1. Process for defining a sequence of thermal, vibratory, or push-pull stresses, bending or alternating torsions that make it possible to maximize the precision of an estimation of the service life or an estimation of the proportion of failures for ana interval and a level or set of levels of given stresses, the process being characterized by the following stages:

Stage (1): A succession of stress levels (temperatures, vibration levels, or fatigue strain levels) is defined arbitrarily or following any rule whatsoever,

Stage (2): The distribution of the failures on the various stress levels is examined theoretically or by simulation,

Stage (3): The characteristic parameters of the laws of distribution of service lives at a given stress level or of the acceleration law with the level of stress of the appearance of failures; are estimated at points or by intervals,

Stage (4): A distribution of the service lives of the tested product or said proportion of failures is estimated by indicating its maximum value at a given confidence level,

Stage (5): The precision of the estimation obtained is tested and the sequence of stresses is modified by reproducing these last four stages as long as the precision of the estimation is not considered sufficient, i.e., as long as the standard deviation of the estimations, or, what amounts to the same thing, the difference between the maximum at a given confidence level and a point estimation, remains above a threshold that is defined by the user.

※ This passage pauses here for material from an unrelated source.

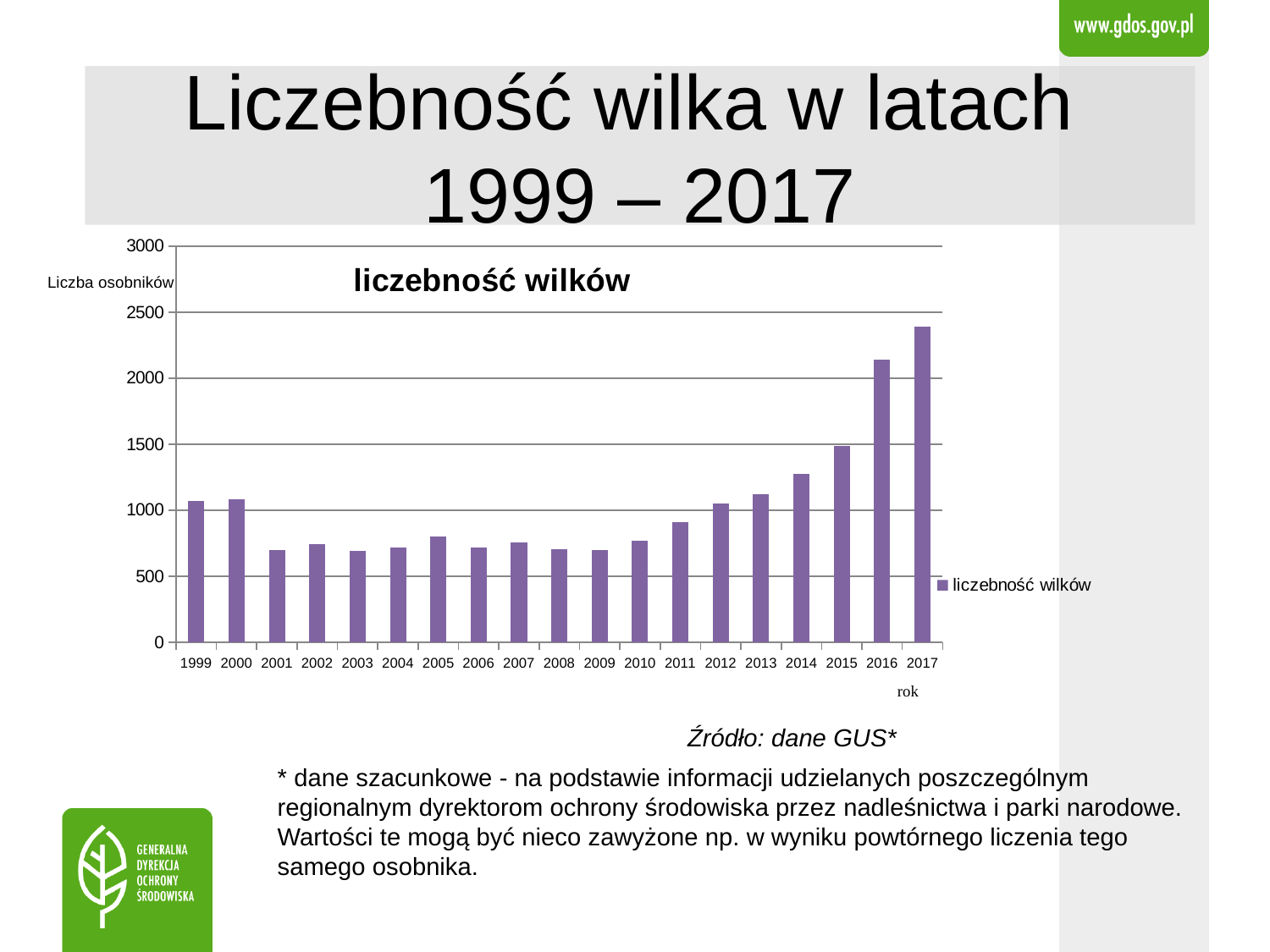
Is the value for 2011 greater or less than 1000? less Do the values rise or fall from 2011 to 2017? rise Is the value for 2014 greater or less than 1000? greater How many years (bars) are plotted in the chart? 19 Is the value for 2001 greater or less than 500? greater Which year has the highest wolf count in the chart? 2017 How many series does the legend list? 1 What label is shown on the x axis of the chart? rok What is the title shown inside the chart area? liczebność wilków Which year has the larger value, 2005 or 2016? 2016 What type of chart is shown on the slide? bar chart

2. Process according to claim 1, allowing optimization of a sequence of stresses of a mechanical product by fatigue or of an electronic product by temperature or vibration in order to obtain—more promptly or with a sample of reduced size—an estimation of the level of reliability of said product with an assigned precision.

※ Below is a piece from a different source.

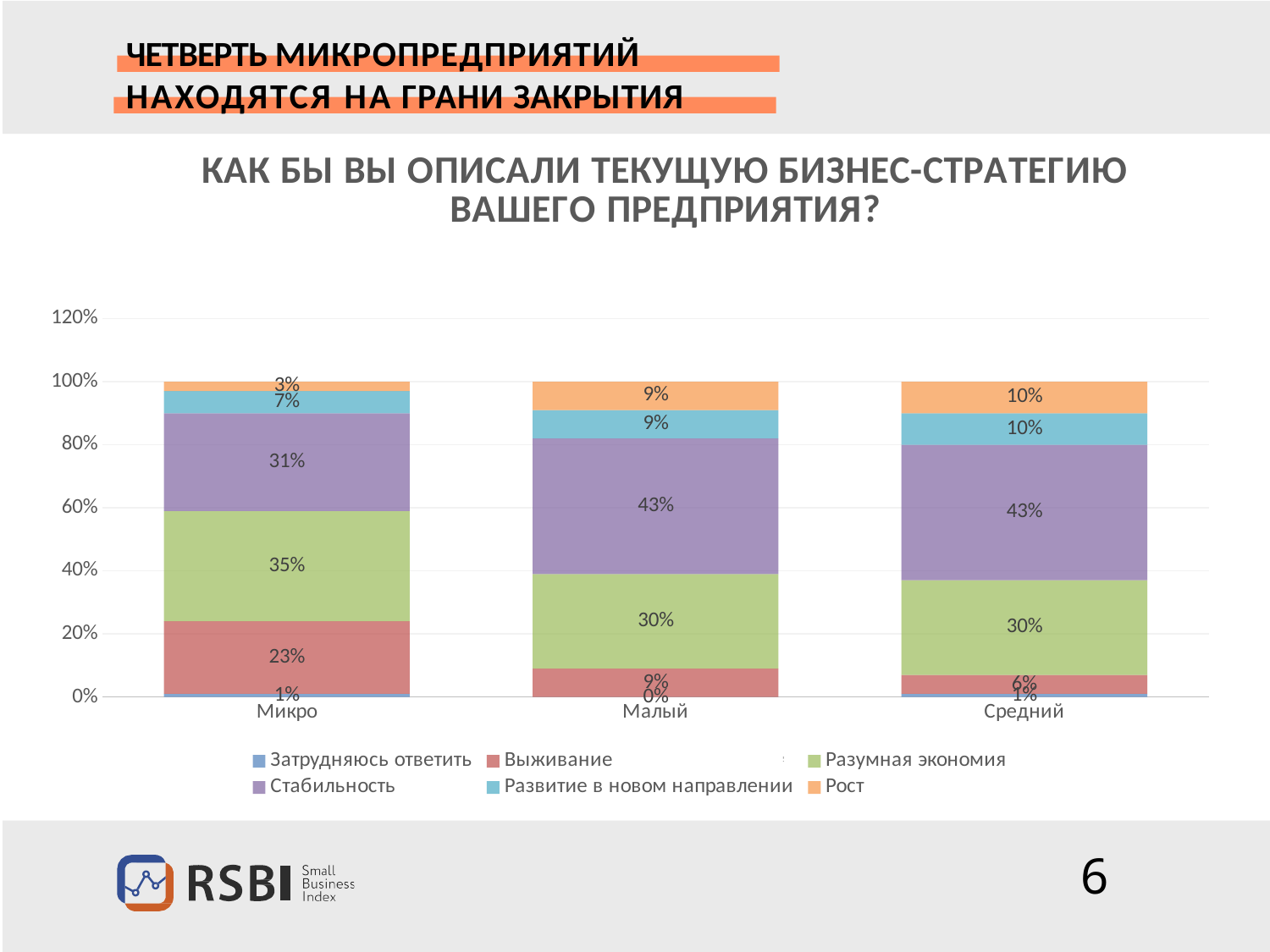
Which is larger: Стабильность for Микро or Стабильность for Малый? Малый What is the difference between the Выживание values for Микро and Средний? 17% Which category has the highest value for Выживание? Микро How many series does the chart legend list? 6 What is the value of Разумная экономия for Микро? 35% What is the title of the chart? КАК БЫ ВЫ ОПИСАЛИ ТЕКУЩУЮ БИЗНЕС-СТРАТЕГИЮ ВАШЕГО ПРЕДПРИЯТИЯ? What is the value of Стабильность for Малый? 43% What is the value of Рост for Средний? 10% What type of chart is shown on the slide? Stacked bar chart How many categories are shown on the x axis of the chart? 3 What is the value of Выживание for Микро? 23% Which category has the lowest value for Рост? Микро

3. Process according to claim 1 for which the distributions of service lives at a stress level and the acceleration law of appearances of failures with the increase of the stress level is known or can be known following tests performed on the tested product or on similar products.

4. Process according to claim 1 for which a distribution of the theoretical numbers of failures on various stress levels that were described in stage (2) of this process is established in order to reduce the test time necessary to estimate the reliability of the product with an assigned precision level.

5. Process according to claim 2 for which the distributions of service lives at a stress level and the acceleration law of appearances of failures with the increase of the stress level is known or can be known following tests performed on the tested product or on similar products.

6. Process according to claim 2 for which a distribution of the theoretical numbers of failures on various stress levels that were described in stage (2) of this process is established in order to reduce the test time necessary to estimate the reliability of the product with an assigned precision level.

7. Process according to claim 3 for which a distribution of the theoretical numbers of failures on various stress levels that were described in stage (2) of this process is established in order to reduce the test time necessary to estimate the reliability of the product with an assigned precision level.